- [Required tasks]:
(a) Rewrite the webapp.py patch starting with "One approach to" and going on through "insertions(+), 29 deletions(-)", with "database" changed to "catalog".
(b) Continue the webapp.py patch from the point at which it stops.

- [Source excerpt]:
From 14020d53fd4853aa72f159885edad1dcbfce2ee7 Mon Sep 17 00:00:00 2001
From: Helmut Grohne <helmut@subdivi.de>
Date: Wed, 10 Jul 2013 16:16:45 +0200
Subject: schema: reference package table by integer key

One approach to improve performance is to reduce the database size. A
package name takes up 15 bytes in average. A number of a package takes
up two bytes. Multiply that difference with the number of references and
it should be noticeably. A small test set show a reduction by 10%.
---
 webapp.py | 59 ++++++++++++++++++++++++++++++-----------------------------
 1 file changed, 30 insertions(+), 29 deletions(-)

(limited to 'webapp.py')

diff --git a/webapp.py b/webapp.py
index 86d14f0..9e23128 100755
--- a/webapp.py
+++ b/webapp.py
@@ -248,67 +248,68 @@ class Application(object):
 
     def get_details(self, package):
         cur = self.db.cursor()
-        cur.execute("SELECT version, architecture FROM package WHERE package = ?;",
+        cur.execute("SELECT id, version, architecture FROM package WHERE name = ?;",
                     (package,))
         row = cur.fetchone()
         if not row:
             raise NotFound()
-        version, architecture = row
-        details = dict(package=package,
+        pid, version, architecture = row
+        details = dict(pid=pid,
+                       package=package,
                        version=version,
                        architecture=architecture)
-        cur.execute("SELECT count(filename), sum(size) FROM content WHERE package = ?;",
-                    (package,))
+        cur.execute("SELECT count(filename), sum(size) FROM content WHERE pid = ?;",
+                    (pid,))
         num_files, total_size = cur.fetchone()
         if total_size is None:
             total_size = 0
         details.update(dict(num_files=num_files, total_size=total_size))
         return details
 
-    def get_dependencies(self, package):
+    def get_dependencies(self, pid):
         cur = self.db.cursor()

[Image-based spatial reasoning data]
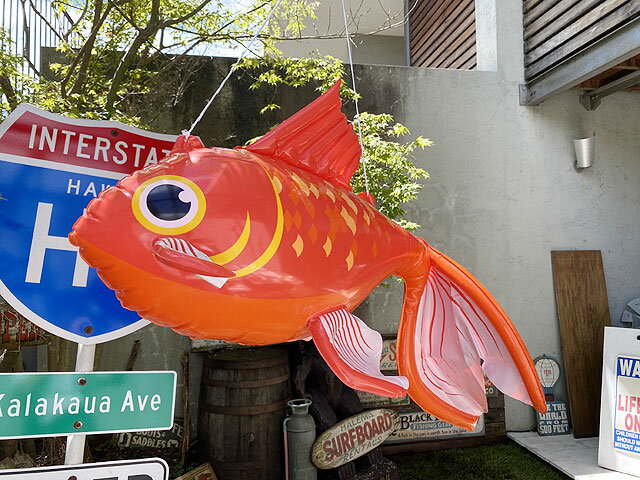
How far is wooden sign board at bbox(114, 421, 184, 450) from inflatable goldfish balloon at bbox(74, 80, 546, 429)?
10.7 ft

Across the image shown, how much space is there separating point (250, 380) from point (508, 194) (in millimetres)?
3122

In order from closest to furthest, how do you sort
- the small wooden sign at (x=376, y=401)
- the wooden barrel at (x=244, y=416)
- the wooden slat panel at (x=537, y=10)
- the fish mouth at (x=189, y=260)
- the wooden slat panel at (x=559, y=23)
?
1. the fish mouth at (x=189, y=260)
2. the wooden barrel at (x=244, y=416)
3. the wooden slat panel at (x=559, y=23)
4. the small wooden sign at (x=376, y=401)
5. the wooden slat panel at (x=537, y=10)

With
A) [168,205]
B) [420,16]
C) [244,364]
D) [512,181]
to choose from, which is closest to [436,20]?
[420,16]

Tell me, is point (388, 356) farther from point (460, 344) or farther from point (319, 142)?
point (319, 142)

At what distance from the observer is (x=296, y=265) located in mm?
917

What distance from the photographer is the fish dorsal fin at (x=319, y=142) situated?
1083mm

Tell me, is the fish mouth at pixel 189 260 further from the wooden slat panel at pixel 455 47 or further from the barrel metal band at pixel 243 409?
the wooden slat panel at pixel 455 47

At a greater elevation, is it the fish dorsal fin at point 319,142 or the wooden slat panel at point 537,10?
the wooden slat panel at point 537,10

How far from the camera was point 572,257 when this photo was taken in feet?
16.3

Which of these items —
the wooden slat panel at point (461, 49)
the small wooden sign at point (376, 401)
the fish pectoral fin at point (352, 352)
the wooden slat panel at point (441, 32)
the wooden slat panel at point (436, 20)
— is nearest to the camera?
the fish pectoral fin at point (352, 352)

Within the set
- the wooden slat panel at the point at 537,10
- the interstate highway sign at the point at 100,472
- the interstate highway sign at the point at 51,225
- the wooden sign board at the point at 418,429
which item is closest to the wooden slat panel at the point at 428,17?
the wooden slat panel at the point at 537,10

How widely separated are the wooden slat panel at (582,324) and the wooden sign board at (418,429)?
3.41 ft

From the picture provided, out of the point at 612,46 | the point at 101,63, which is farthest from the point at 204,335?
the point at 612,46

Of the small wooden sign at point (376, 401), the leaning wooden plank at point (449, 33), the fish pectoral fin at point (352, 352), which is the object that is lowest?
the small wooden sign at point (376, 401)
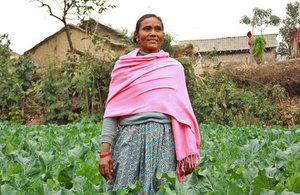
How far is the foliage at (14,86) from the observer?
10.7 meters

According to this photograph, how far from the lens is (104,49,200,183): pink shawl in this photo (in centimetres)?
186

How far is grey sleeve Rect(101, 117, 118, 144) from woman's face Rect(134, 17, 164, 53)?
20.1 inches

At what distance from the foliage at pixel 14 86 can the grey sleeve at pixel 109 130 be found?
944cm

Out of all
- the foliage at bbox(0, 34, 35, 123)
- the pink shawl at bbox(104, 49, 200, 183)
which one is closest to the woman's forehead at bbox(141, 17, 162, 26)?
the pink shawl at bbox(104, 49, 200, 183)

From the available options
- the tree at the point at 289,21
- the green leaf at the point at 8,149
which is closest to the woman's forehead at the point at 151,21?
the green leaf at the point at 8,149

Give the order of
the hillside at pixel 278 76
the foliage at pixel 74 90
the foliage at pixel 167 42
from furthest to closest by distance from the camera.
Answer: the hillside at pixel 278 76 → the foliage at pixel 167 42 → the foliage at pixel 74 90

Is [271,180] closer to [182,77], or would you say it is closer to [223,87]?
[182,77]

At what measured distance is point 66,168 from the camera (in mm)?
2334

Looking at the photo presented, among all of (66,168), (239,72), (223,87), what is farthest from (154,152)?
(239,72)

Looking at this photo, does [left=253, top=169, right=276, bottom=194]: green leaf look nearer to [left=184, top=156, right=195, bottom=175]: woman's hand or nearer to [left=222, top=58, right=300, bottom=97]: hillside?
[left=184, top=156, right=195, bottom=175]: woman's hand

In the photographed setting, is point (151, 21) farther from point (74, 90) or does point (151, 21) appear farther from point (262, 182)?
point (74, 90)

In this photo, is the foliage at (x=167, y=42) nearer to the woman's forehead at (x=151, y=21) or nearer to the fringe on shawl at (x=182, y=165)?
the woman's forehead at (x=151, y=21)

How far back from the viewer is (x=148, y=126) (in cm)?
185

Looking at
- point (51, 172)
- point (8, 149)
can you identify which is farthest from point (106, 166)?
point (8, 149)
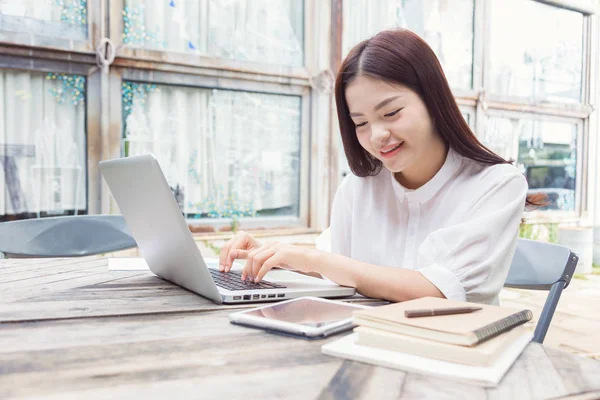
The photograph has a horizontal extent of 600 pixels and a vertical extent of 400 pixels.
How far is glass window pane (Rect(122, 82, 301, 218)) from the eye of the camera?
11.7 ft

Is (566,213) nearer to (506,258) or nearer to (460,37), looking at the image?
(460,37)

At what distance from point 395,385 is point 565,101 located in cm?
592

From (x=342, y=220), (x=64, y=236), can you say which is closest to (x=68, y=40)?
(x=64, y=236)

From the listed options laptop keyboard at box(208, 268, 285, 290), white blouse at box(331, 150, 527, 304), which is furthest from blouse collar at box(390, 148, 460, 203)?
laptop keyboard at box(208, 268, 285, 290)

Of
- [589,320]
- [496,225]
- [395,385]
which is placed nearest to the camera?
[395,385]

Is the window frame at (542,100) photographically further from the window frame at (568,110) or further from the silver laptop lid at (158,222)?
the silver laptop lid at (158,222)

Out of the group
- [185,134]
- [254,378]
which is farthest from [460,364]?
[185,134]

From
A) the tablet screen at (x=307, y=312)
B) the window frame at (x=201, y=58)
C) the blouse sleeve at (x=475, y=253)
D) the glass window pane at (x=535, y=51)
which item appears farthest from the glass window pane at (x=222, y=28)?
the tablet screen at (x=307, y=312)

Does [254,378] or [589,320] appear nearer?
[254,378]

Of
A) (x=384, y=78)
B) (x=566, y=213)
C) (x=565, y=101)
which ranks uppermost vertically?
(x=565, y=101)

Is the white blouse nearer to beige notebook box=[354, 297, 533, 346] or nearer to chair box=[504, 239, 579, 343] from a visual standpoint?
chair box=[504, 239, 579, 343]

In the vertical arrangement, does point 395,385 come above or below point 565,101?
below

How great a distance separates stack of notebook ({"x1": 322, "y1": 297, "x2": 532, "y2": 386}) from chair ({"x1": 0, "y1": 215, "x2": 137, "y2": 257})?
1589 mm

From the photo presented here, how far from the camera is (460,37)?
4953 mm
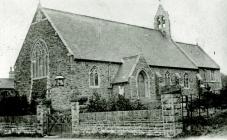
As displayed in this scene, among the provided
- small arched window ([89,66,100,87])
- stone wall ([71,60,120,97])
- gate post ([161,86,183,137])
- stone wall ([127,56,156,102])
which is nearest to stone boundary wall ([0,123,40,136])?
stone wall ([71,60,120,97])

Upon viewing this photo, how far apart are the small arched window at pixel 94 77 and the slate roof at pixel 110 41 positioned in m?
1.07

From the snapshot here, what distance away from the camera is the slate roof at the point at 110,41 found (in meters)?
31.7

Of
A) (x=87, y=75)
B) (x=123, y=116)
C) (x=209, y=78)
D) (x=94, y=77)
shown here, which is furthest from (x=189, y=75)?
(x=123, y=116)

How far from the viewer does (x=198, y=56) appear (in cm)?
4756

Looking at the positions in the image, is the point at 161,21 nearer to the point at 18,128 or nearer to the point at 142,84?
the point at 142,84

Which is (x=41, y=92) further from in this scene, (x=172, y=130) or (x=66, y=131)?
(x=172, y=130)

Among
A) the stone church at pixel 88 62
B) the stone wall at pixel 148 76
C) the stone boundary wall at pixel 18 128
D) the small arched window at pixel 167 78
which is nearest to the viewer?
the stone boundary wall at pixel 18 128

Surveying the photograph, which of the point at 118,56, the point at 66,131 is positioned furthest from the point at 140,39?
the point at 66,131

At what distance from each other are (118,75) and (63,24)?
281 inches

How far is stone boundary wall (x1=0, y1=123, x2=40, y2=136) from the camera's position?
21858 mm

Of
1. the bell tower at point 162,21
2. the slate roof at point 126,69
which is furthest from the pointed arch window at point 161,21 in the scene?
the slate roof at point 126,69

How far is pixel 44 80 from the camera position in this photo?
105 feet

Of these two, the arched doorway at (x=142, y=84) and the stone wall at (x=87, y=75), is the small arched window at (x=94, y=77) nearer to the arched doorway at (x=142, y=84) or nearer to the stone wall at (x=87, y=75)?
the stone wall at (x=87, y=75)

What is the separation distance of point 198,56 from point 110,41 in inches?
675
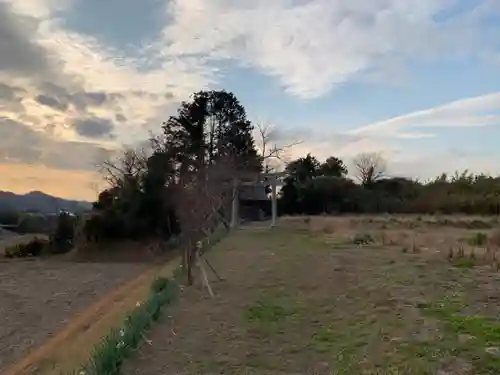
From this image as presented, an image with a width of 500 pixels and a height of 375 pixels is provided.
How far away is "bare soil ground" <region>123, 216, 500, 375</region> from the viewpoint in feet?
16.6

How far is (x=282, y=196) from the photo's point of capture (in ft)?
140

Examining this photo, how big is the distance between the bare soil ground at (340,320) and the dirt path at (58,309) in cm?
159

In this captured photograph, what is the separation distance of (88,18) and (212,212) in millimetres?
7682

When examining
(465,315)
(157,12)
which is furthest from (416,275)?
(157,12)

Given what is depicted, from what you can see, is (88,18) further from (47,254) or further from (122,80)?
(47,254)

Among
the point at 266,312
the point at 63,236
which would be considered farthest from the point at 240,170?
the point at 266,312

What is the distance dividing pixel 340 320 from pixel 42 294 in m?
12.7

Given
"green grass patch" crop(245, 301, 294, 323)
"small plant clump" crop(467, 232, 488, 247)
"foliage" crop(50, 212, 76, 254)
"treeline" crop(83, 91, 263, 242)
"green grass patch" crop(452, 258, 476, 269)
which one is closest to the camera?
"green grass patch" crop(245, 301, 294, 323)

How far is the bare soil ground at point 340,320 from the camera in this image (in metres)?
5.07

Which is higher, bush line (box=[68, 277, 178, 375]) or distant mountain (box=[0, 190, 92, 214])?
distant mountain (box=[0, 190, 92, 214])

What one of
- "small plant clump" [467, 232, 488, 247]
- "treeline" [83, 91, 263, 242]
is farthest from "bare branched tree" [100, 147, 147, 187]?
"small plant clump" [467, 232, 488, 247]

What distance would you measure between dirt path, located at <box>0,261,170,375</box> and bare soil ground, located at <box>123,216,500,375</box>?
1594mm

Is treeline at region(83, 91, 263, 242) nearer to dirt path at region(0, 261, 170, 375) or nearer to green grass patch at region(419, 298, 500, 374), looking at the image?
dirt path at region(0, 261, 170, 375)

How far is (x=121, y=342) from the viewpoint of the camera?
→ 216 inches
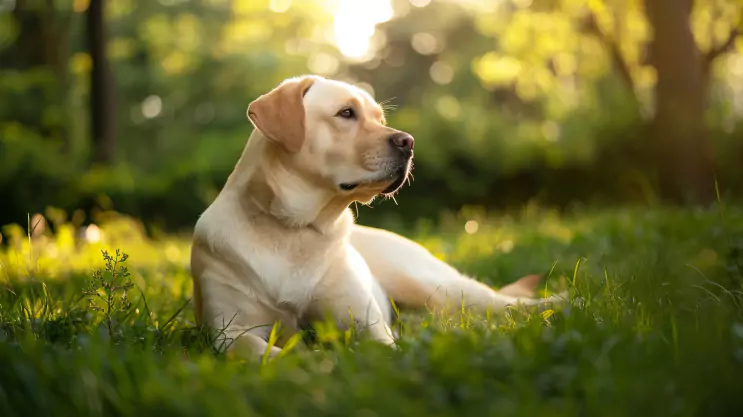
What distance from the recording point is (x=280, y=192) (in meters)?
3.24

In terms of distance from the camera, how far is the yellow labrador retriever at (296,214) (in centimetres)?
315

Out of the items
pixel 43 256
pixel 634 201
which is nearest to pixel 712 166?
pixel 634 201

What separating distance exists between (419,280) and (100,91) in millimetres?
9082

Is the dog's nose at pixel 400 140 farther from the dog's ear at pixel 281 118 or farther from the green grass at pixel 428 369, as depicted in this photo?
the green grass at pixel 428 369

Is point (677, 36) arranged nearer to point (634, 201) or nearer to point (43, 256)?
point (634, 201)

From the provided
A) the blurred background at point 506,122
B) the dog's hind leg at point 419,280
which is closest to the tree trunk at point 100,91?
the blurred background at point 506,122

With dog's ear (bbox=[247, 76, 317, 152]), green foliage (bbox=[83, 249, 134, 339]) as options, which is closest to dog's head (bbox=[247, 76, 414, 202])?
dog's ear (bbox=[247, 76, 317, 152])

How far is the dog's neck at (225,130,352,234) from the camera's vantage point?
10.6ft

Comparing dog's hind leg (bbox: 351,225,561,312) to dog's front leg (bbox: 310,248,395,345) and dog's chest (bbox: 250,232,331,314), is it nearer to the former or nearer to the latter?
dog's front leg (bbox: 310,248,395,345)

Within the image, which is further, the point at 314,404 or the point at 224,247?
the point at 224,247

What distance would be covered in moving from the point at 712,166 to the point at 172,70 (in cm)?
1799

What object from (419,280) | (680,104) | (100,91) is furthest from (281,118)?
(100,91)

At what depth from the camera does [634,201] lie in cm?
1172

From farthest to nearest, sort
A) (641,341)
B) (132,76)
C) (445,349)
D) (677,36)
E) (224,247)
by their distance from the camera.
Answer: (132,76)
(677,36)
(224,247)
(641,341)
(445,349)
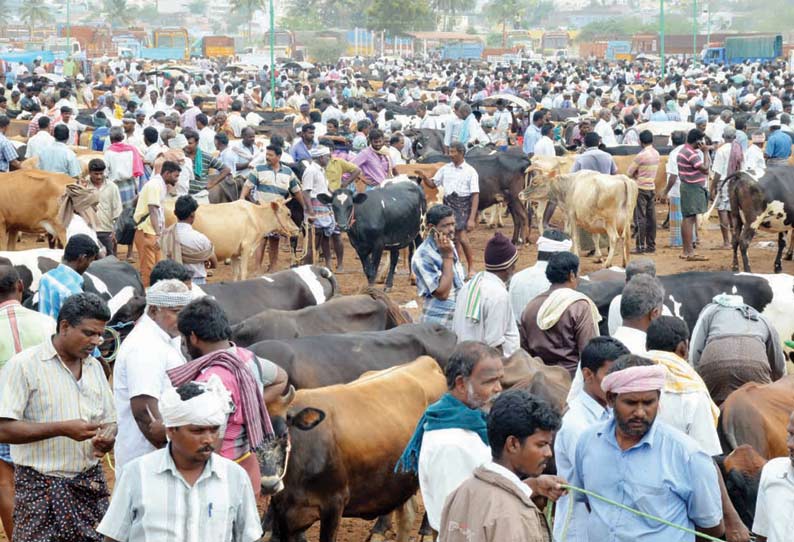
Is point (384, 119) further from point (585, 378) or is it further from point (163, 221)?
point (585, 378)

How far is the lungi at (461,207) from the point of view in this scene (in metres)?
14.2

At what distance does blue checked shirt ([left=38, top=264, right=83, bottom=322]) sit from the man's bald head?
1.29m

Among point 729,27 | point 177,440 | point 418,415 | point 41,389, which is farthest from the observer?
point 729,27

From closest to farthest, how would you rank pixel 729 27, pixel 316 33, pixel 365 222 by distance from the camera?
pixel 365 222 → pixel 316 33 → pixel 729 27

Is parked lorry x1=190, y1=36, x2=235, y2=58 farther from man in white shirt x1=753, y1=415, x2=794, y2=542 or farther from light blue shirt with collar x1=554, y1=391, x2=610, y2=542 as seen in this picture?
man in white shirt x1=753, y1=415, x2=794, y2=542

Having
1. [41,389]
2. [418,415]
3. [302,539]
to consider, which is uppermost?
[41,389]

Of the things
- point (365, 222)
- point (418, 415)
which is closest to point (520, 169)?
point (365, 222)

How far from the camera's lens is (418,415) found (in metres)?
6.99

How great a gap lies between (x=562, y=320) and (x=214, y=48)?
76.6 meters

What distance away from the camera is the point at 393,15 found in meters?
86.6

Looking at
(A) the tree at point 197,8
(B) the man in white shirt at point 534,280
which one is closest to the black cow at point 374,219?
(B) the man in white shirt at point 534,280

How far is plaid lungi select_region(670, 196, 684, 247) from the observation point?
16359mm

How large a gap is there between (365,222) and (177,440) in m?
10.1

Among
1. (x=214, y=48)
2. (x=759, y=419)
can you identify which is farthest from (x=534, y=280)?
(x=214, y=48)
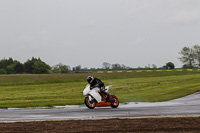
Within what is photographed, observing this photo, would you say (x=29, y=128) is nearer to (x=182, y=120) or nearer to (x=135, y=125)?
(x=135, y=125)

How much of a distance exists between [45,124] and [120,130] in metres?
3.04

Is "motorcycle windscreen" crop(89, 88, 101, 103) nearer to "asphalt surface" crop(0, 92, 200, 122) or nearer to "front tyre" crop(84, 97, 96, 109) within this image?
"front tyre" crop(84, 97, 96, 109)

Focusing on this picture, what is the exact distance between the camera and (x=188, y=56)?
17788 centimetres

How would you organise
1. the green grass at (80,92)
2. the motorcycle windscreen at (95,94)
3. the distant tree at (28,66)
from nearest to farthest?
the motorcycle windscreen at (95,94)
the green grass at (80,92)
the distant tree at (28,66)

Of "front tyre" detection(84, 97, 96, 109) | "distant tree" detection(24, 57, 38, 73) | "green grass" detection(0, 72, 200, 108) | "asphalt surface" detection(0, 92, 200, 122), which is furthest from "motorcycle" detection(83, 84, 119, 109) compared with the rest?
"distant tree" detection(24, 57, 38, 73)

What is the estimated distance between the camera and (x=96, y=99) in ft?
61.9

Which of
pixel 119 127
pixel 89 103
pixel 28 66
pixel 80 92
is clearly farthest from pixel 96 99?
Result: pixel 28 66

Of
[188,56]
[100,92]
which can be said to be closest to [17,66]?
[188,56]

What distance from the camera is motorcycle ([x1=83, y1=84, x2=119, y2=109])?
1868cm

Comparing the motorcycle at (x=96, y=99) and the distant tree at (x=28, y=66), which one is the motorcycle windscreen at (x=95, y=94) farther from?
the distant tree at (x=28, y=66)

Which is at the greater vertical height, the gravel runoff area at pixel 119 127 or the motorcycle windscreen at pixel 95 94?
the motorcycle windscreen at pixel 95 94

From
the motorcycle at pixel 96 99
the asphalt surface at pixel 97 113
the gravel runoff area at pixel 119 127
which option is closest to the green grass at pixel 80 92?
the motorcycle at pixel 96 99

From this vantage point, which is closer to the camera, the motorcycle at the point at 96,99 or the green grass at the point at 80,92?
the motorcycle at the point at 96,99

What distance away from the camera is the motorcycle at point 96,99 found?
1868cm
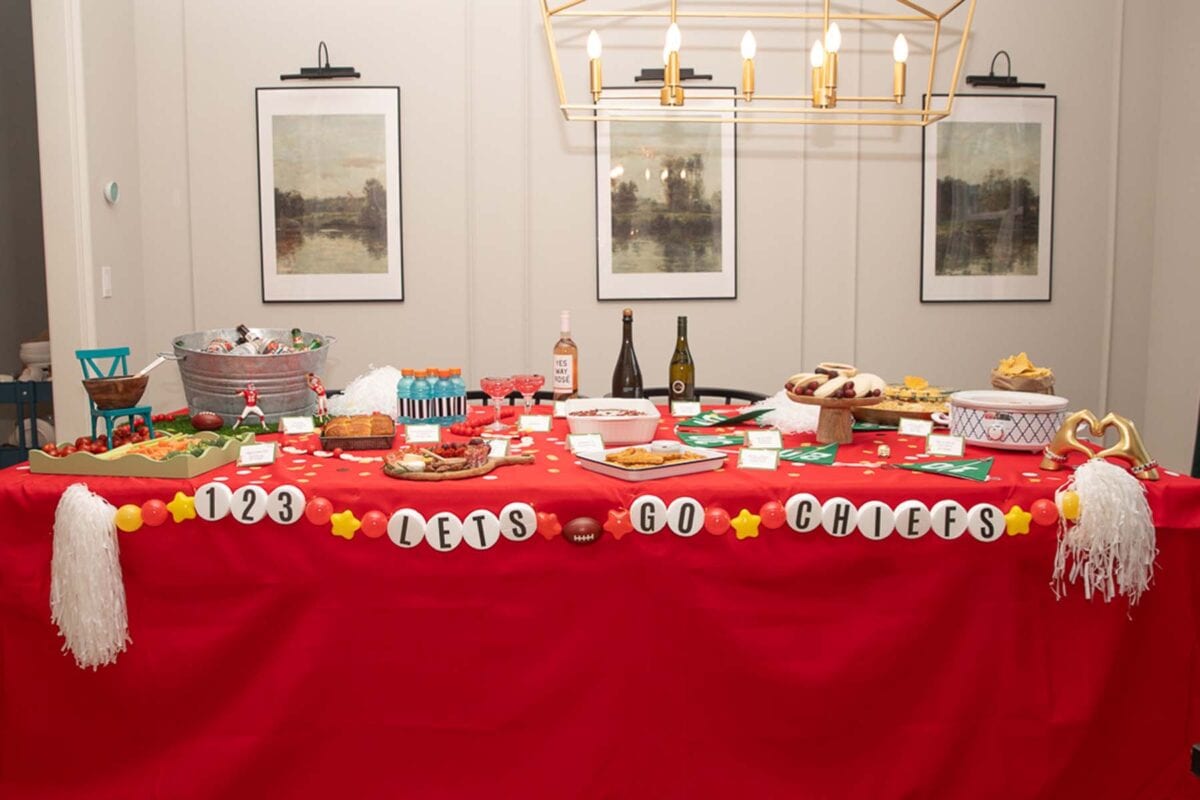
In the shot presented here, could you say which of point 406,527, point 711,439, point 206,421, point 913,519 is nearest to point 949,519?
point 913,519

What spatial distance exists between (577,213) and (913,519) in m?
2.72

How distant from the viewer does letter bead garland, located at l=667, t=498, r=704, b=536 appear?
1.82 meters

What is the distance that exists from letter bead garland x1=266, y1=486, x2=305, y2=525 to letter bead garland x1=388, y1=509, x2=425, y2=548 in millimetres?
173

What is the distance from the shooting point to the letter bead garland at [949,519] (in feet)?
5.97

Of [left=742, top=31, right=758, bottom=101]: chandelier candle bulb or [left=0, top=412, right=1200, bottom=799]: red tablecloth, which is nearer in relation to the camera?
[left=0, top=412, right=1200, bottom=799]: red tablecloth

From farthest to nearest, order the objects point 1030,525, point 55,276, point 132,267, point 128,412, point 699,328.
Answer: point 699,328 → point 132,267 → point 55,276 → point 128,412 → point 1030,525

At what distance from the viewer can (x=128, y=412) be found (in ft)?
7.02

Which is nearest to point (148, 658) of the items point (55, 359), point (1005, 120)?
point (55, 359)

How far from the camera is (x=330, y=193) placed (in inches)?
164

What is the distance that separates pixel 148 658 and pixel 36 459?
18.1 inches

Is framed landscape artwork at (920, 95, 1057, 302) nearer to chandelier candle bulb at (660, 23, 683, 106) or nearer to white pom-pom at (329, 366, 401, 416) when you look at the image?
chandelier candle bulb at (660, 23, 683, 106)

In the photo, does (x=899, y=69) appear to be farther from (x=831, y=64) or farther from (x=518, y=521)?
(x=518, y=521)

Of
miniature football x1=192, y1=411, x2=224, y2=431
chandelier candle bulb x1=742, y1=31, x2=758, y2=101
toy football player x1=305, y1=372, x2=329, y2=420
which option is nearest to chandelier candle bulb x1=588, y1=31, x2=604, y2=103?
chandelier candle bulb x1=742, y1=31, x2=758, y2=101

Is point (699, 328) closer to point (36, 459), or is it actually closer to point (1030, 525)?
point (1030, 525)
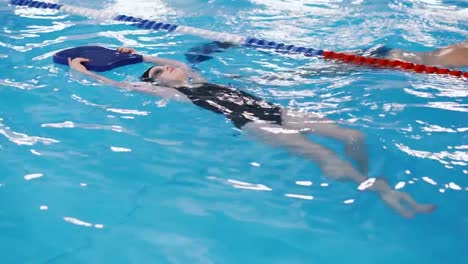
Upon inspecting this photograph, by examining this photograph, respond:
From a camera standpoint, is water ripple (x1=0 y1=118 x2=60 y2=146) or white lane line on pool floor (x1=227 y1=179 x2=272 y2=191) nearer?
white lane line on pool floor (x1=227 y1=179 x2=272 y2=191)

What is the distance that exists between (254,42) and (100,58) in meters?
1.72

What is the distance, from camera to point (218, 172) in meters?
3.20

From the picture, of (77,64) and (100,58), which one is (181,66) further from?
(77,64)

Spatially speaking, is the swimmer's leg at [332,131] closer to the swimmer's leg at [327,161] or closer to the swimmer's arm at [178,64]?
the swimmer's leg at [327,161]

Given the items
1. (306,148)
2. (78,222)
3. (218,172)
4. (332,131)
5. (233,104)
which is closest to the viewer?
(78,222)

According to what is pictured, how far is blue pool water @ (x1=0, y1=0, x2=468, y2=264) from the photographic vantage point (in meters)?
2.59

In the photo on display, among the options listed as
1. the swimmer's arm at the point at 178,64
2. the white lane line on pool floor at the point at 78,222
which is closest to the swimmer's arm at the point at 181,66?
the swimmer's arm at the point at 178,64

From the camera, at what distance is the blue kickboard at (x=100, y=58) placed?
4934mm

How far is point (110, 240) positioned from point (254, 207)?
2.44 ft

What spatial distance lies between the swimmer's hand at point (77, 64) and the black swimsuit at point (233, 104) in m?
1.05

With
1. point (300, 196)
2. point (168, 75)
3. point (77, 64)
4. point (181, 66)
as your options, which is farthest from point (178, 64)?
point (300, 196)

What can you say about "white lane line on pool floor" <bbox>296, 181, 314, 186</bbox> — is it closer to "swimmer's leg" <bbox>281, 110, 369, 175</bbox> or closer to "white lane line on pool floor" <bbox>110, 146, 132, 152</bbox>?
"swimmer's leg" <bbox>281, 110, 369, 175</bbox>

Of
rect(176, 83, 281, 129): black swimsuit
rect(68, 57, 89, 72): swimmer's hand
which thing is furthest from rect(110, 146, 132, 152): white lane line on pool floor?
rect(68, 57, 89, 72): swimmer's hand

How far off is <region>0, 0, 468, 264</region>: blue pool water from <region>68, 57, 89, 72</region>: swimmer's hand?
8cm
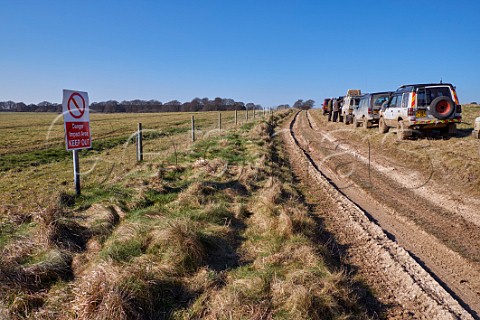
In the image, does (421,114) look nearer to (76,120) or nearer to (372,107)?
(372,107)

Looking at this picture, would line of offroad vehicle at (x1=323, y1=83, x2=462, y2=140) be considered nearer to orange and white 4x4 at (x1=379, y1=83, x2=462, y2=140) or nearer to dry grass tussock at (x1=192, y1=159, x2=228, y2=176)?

- [Answers to each task]:
(a)
One approach to improve performance is to reduce the catalog size. A
package name takes up 15 bytes in average. A number of a package takes
up two bytes. Multiply that difference with the number of references and
it should be noticeably. A small test set show a reduction by 10%.
---
 webapp.py | 59 ++++++++++++++++++++++++++++++-----------------------------
 1 file changed, 30 insertions(+), 29 deletions(-)

(b)
-        cur.execute("SELECT required FROM dependency WHERE package = ?;",
-                    (package,))
+        cur.execute("SELECT required FROM dependency WHERE pid = ?;",
+                    (pid,))
         return set(row[0] for row in fetchiter(cur))
 
-    def cached_sharedstats(self, package):
+    def cached_sharedstats(self, pid):
         cur = self.db.cursor()
         sharedstats = {}
-        cur.execute("SELECT package2, func1, func2, files, size FROM sharing WHERE package1 = ?;",
-                    (package,))
-        for package2, func1, func2, files, size in fetchiter(cur):
+        cur.execute("SELECT pid2, package.name, func1, func2, files, size FROM sharing JOIN package ON sharing.pid2 = package.id WHERE pid1 = ?;",
+                    (pid,))
+        for pid2, package2, func1, func2, files, size in fetchiter(cur):
             if (func1, func2) not in hash_functions:
                 continue
             curstats = sharedstats.setdefault(
                     function_combination(func1, func2), list())
-            if package2 == package:
+            if pid2 == pid:
                 package2 = None
             curstats.append(dict(package=package2, duplicate=files, savable=size))
         return sharedstats
 
     def show_package(self, package):
         params = self.get_details(package)
-        params["dependencies"] = self.get_dependencies(package)
-        params["shared"] = self.cached_sharedstats(package)
+        params["dependencies"] = self.get_dependencies(params["pid"])
+        params["shared"] = self.cached_sharedstats(params["pid"])
         params["urlroot"] = ".."
         return html_response(package_template.render(params))
 
-    def compute_comparison(self, package1, package2):
+    def compute_comparison(self, pid1, pid2):
         """Compute a sequence of comparison objects ordery by the size of the
         object in the first package. Each element of the sequence is a dict
         defining the following keys:
-         * filenames: A set of filenames in package1 all referring to the
-           same object.
+         * filenames: A set of filenames in package 1 (pid1) all referring to
+           the same object.
          * size: Size of the object in bytes.
-         * matches: A mapping from filenames in package2 to a mapping from
-           hash function pairs to hash values.
+         * matches: A mapping from filenames in package 2 (pid2) to a mapping
+           from hash function pairs to hash values.
         """
         cur = self.db.cursor()
-        cur.execute("SELECT id, filename, size, hash FROM content JOIN hash ON content.id = hash.cid JOIN duplicate ON content.id = duplicate.cid WHERE package = ? AND function = 'sha512' ORDER BY size DESC;",
-                    (package1,))
+        cur.execute("SELECT id, filename, size, hash FROM content JOIN hash ON content.id = hash.cid JOIN duplicate ON content.id = duplicate.cid WHERE pid = ? AND function = 'sha512' ORDER BY size DESC;",
+                    (pid1,))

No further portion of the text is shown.